Exercise instructions:
Count the lines in the listing below that contain the string "trunk", treating uppercase and lowercase as different, and reply with the number alone.

— start of The data —

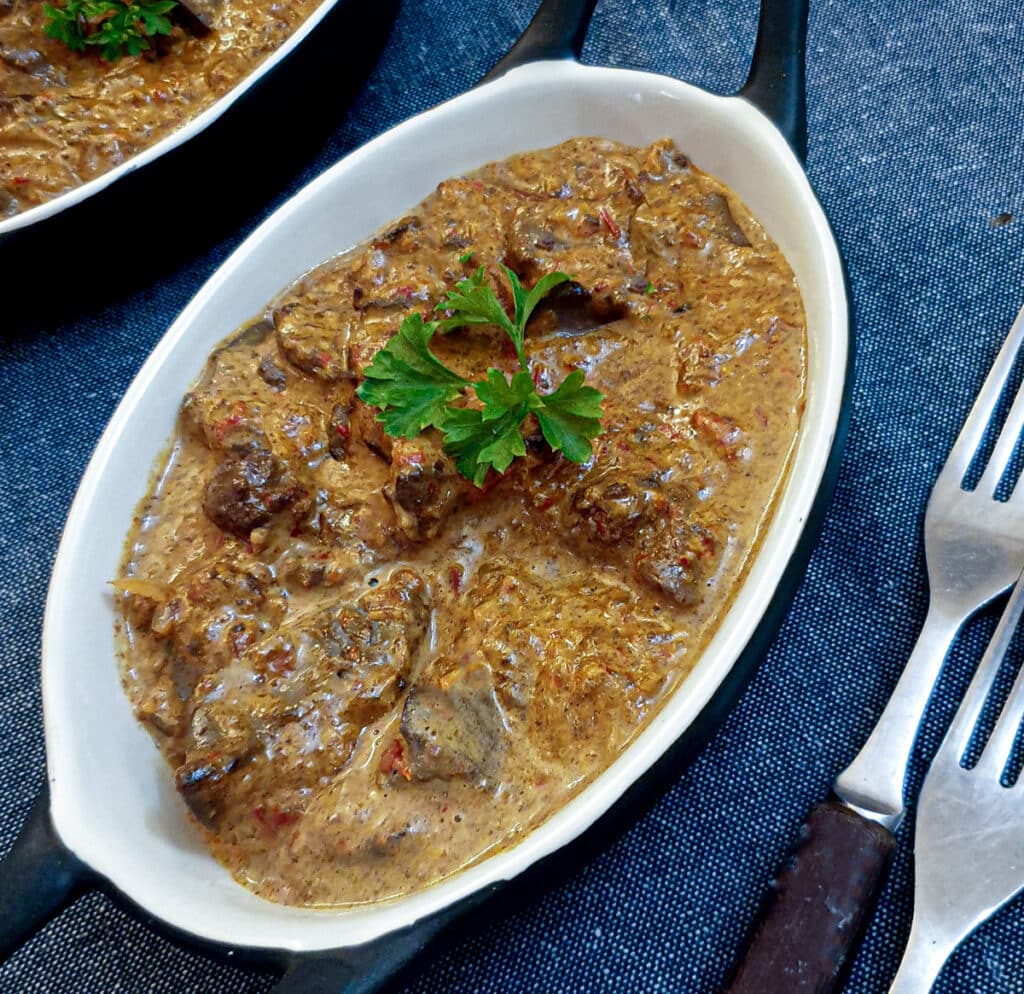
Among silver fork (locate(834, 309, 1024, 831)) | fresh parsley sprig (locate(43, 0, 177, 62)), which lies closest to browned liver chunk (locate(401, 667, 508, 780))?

— end of The data —
— start of The data —

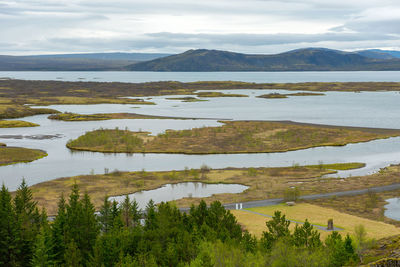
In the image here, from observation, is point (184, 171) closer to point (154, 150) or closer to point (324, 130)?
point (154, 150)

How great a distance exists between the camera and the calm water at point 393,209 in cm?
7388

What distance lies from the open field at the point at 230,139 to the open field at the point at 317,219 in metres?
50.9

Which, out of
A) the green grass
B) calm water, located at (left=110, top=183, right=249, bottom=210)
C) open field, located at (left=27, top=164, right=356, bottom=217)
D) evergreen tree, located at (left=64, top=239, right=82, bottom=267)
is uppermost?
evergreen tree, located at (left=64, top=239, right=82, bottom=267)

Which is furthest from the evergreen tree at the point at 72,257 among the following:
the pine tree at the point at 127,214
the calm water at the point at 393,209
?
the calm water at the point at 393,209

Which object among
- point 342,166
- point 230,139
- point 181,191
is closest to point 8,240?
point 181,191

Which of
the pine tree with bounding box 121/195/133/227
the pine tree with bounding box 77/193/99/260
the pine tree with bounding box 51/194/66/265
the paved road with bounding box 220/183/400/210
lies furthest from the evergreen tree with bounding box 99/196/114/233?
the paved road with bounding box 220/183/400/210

— end of The data —
— start of The data —

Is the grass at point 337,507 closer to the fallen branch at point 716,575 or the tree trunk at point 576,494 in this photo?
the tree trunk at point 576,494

— end of The data —

Task solution:
2